# QUOTED PASSAGE:
===

Jonathan Rafael Faña Frías (born 11 April 1987) is a Dominican former professional footballer who played as a forward.

Faña is the all-time international top goalscorer of the Dominican Republic national football team with 24 goals.

Club career
Faña began his career with Moca FC in the Dominican Republic, leading the Liga Mayor with 16 goals during the 2004/05 season.

He moved to TT Pro League power W Connection in 2006. Faña quickly established himself at the club and by 2007 was a regular starter, scoring 9 league goals during his first season as a regular starter and playing primarily as a left-sided attacking midfielder. During the 2008 TT Pro League campaign Faña led W Connection with 10 goals.

The 2009 season was Faña's most successful as he impressed at both the local league as well as in CONCACAF competitions.  He led W Connection to the 2009 CFU Club Championship helping defeat Puerto Rico Islanders 2–1 in the final on May 17, 2009 and claiming a spot in the CONCACAF Champions League 2009-10. Faña scored both Connection goals in the final and ended as the competition's top scorer with six goals. During the CONCACAF Champions League Faña appeared in seven matches scoring five goals, which included a hat trick on September 24, 2009 in a 3–0 road victory over Guatemalan side CSD Comunicaciones. As a result of his play in the Champions League Faña began to receive interest from Central and North American clubs, including Guatemalan club Xelajú MC.

Faña also helped W Connection capture the inaugural Trinidad and Tobago Goal Shield scoring twice in a 3–0 victory in the June 26, 2009 final versus Defence Force. Faña also finished as the competition's top scorer with five goals. During the 2009 TT Pro League Faña scored 10 goals and including Champions League, CFU Cup, and Goal Shield matches he ended the 2009 campaign with 26 goals in all competitions.

===

# TASK OBJECTIVE:
Write what comes next in the biography of Jonathan Faña, starting after its last sentence. The items placed after the biography of Jonathan Faña are separate material with no connection to it.

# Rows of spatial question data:
===

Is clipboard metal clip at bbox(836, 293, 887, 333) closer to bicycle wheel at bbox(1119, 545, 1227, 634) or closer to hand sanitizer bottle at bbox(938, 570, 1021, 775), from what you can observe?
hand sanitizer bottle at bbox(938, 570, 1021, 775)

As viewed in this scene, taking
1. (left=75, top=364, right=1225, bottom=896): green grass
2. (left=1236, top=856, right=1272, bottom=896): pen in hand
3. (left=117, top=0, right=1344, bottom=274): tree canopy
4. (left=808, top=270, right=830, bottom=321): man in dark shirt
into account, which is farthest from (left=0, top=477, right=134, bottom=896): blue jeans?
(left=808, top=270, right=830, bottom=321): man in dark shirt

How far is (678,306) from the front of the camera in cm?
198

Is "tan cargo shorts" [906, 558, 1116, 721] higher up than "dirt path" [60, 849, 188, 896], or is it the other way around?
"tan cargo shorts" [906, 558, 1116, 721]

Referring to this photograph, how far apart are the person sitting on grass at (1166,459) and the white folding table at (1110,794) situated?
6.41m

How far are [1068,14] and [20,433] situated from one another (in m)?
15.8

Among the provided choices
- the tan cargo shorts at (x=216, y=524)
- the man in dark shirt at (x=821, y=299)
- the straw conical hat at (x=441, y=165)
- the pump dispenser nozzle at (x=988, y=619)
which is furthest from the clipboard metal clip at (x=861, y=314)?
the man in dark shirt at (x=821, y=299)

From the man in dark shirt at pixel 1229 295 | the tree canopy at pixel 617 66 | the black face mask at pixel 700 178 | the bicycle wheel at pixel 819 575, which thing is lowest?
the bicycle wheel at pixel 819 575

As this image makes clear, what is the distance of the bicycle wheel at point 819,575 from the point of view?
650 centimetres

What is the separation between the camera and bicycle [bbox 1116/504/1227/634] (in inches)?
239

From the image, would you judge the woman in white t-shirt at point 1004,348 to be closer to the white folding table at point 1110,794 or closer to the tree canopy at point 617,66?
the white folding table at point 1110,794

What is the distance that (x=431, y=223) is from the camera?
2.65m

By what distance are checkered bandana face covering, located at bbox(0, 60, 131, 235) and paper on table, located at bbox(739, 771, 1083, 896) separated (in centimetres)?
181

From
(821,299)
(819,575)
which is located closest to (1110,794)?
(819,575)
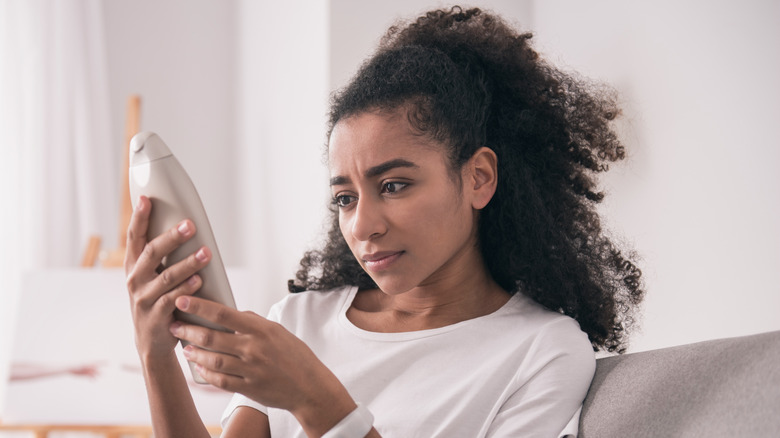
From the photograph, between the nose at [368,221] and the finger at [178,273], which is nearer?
the finger at [178,273]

===

# THE REPLY:
In February 2010 Faña was sent on loan to the Puerto Rico Islanders on a one-year deal with an option to buy when the 2010 USSF D2 Pro League season was over. After the missing the first few months of the season through injury, Faña made his debut for the Islanders on June 26, 2010 as a substitute in a 3–0 loss to the Rochester Rhinos. He remained with Puerto Rico for the 2011 season and was named Player of the Year by the club's fans.

Puerto Rico re-signed Faña for the 2012 season on November 9, 2011. After the Islanders organization went on hiatus in order to restructure, Faña signed with Dominican club Bauger FC in 2012, finishing the season as one of the league's top scorers and steering the club to a third-place finish in the league.  After spending a season in his homeland, Faña signed for Alianza F.C. of the Salvadoran Primera División.

On 11 December 2013, it was announced that Faña was returning to the North American Soccer League by signing for the San Antonio Scorpions.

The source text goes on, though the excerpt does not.